Relocating İncirlik Air Base outside Turkey preposterous, says former US ambassador

RAGIP SOYLU @ragipsoylu
Published 22.08.2016 23:04
Updated 23.08.2016 10:42
Relocating İncirlik Air Base outside Turkey preposterous, says former US ambassador

A former U.S. ambassador said over the weekend that proposals by some in the U.S. media to relocate İncirlik Air Base to Northern Iraq or somewhere else is "silly" and "preposterous." Ross Wilson, U.S. Ambassador to Turkey between 2005-2008, claimed that the failed coup in Turkey did not change the importance of İncirlik Air Base, which is used by anti-DAESH coalition forces to hit targets in Iraq and Syria.

"The focus of our policy makers should be maintaining that access and ensuring that İncirlik is a positive factor for U.S.-Turkish cooperation, not the problem," he said.

Wilson is among a limited number of former U.S. officials who worked in Turkey that has not received a negative public reception. According to the U.S. diplomatic telegrams obtained and leaked by Wikileaks, Wilson reported frequently to Washington about his findings on Pennsylvania-based fugitive imam Fethullah Gülen and his organization. Wilson told Daily Sabah that he was, in a sense, not surprised by the allegations on Gülen's role in the failed coup. He said, "Many more authoritative voices on this issue have written in the public domain that Gülen was behind this.

I have been struck by some of the government's most strident critics that seem to have joined in this view that the Gülen Movement was deeply involved in this. It is not just the pro-government media's view. There has been others outside of the government, maybe most prominently Dani Rodrik in the U.S., who are also very critical of the government, but supportive of the idea based on the evidence in the public domain that Gülen was behind this. If that's the evidence, of course the government would point it out."

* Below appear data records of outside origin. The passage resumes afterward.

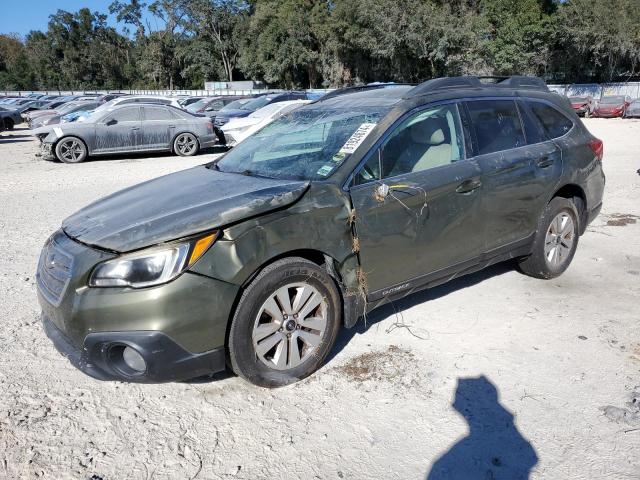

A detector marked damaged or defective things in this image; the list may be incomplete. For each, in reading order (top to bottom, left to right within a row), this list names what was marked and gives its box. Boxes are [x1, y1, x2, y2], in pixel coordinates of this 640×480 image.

broken headlight [87, 232, 219, 288]
damaged subaru outback [37, 77, 608, 388]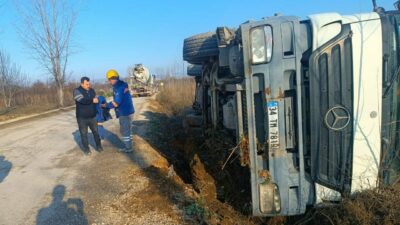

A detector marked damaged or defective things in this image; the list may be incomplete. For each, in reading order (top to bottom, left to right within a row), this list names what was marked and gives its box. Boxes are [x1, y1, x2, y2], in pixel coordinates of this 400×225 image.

overturned mercedes truck [183, 4, 400, 216]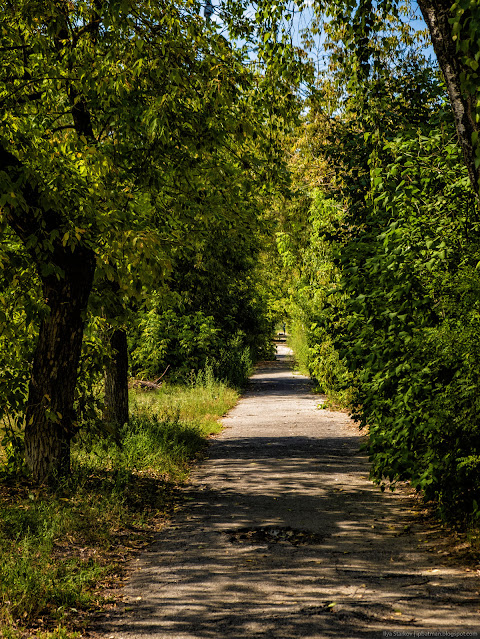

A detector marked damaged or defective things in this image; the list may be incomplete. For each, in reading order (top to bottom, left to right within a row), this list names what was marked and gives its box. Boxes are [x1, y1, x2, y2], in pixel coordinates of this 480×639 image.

pothole in path [224, 528, 322, 548]
crack in pavement [96, 344, 480, 639]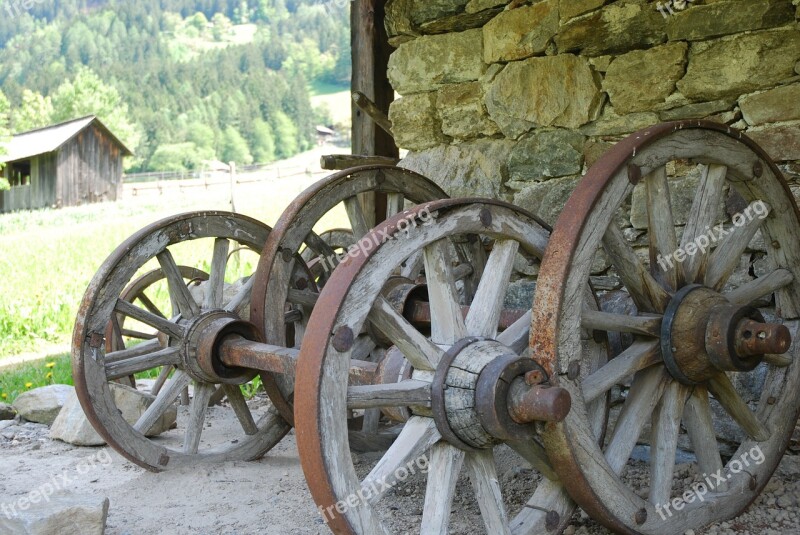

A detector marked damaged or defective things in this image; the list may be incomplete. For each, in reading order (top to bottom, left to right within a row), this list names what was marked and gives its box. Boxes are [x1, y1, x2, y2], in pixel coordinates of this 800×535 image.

rusty iron wheel rim [532, 121, 800, 535]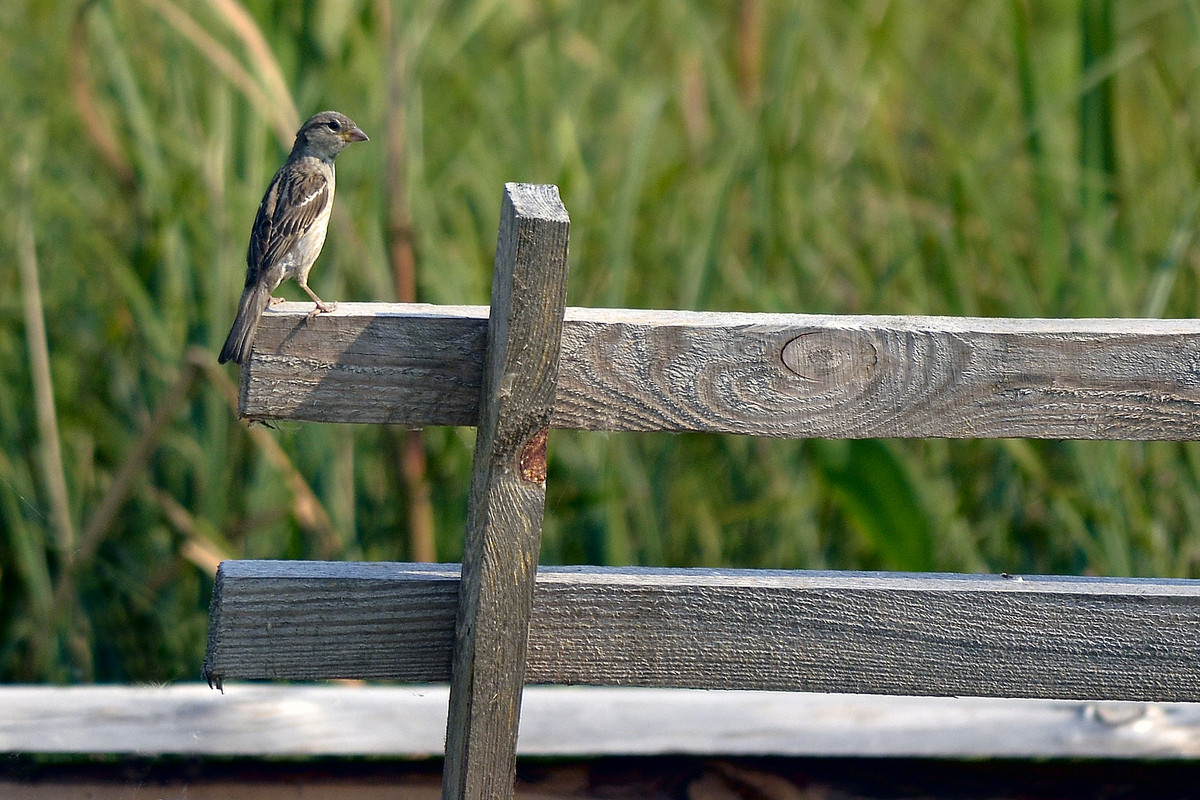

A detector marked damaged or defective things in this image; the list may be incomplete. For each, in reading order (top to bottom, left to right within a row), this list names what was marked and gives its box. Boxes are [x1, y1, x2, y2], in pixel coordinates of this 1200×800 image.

splintered wood edge [236, 304, 1200, 441]
splintered wood edge [201, 561, 1200, 705]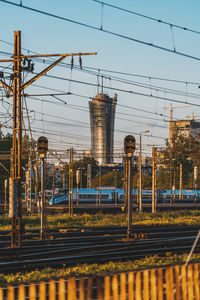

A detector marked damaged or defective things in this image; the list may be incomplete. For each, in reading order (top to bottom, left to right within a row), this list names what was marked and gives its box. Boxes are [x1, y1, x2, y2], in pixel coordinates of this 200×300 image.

rusty metal structure [89, 93, 117, 164]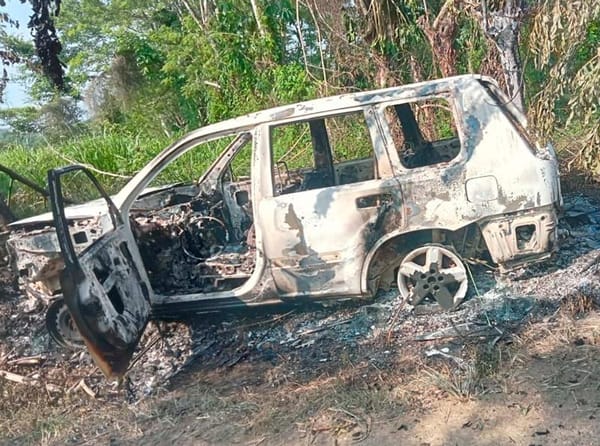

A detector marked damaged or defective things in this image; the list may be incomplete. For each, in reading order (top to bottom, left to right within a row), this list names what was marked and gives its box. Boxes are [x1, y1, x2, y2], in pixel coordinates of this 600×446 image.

Wilson said during his time in Ankara he considered the Gülen Movement an important actor that had reasonably good relations with the government and the ruling Justice and Development Party (AK Party). He also heard many stories and anecdotes that Gülenists were in various elements of the police force and a few other places. "We regarded it as a secretive organization from whom it was difficult to get much factual information…They were an important part of the Turkish political landscape."

It also didn't occur to him that Gülenists were capable of orchestrating the July 15 coup attempt back in 2008. He also had no concerns that the U.S. was providing a safe haven for Gülen by providing him permanent residency status, because back then, Gülen had good relations with the Turkish government.

Wilson also said that he was shocked by the coup attempt, because, like everyone else, he thought the coup era had ended in Turkey and was very pleased to see that the plot was put down and the elected government was defended.